Cock Fight leads you into another interior gallery to find Surls’ sculpture in wood called Blood Bone, which in turn  leads you to a long, rectangular, almost expansive gallery that contains Locke’s, 13 anti-war works on paper that are all large scale, epic battles in blood red.

Locke says their intention with the show is to sound the alarm.

“Red alert to the slow slide of cultures to a more brutish, vicious aspect of the human psyche that pervades cultures from time to time. Red alarm to tendencies and traits of cruelty, savage oppression, diabolical domination that undermines the drive for dignity, equality and human fulfillment…”

Splashing of red paint on a white canvas.

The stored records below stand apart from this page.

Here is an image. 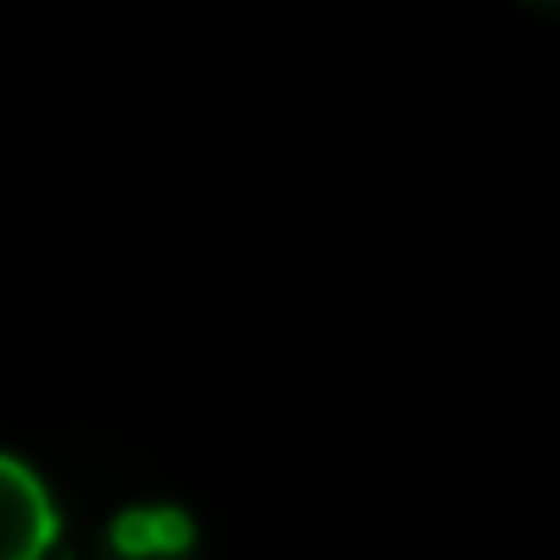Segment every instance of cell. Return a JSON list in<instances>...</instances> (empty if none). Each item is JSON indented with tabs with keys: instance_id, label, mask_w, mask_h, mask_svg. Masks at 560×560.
<instances>
[{
	"instance_id": "cell-1",
	"label": "cell",
	"mask_w": 560,
	"mask_h": 560,
	"mask_svg": "<svg viewBox=\"0 0 560 560\" xmlns=\"http://www.w3.org/2000/svg\"><path fill=\"white\" fill-rule=\"evenodd\" d=\"M55 501L33 468L0 457V560H44L55 545Z\"/></svg>"
},
{
	"instance_id": "cell-2",
	"label": "cell",
	"mask_w": 560,
	"mask_h": 560,
	"mask_svg": "<svg viewBox=\"0 0 560 560\" xmlns=\"http://www.w3.org/2000/svg\"><path fill=\"white\" fill-rule=\"evenodd\" d=\"M115 560H180L190 550V523L175 506H131L109 528Z\"/></svg>"
}]
</instances>
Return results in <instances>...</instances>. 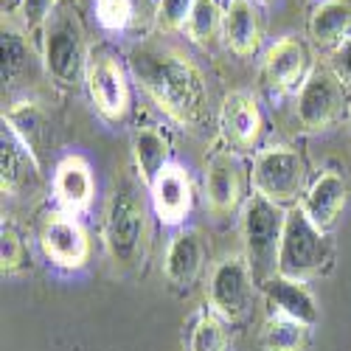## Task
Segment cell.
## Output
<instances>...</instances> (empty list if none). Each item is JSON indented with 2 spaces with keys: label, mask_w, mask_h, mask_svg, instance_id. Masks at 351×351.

‘Chaos and Mayhem’ by Charmaine Locke 2019–2020, acrylic paint, salt, soda wax or gesso on rice paper, 20″ x 39″

Susie Kalil, curator of Chaos and Mayhem, describes the the show as explosive and considers it the breakthrough exhibition of artist’s careers.

“Dark Bone, Eye and Thorns, and the Stone”, by James Surls. Photo: Robert Millman

“All of it is focusing on war between races, cultures, religions, the sexes and one’s body–the public and the private. So it’s a very timely exhibition, especially in light of the events at the Capitol. And all addresses, in these mythic battles, the toll of atrocities, war, and these inhumane acts, as well as the current pandemic. And all of us confronting these works in a way that will help us find a path to peace.”

Kalil also adds that it’s extremely important to go see this exhibition in person.

“Over the last several months during the pandemic, we’re all having to look at virtual online exhibitions and scroll through exhibitions on our devices with two fingers. This show gives viewers an opportunity to really engage, confront, walk around, and navigate all of this work–these huge wooden sculptures by James Surls and Charmaine Locke’s epic battles.”

Chaos and Mayhem is on display through April 3. There will be an opening reception Saturday, January 16, from 10 a.m.-6 p.m. with the artists in attendance. Masks are required.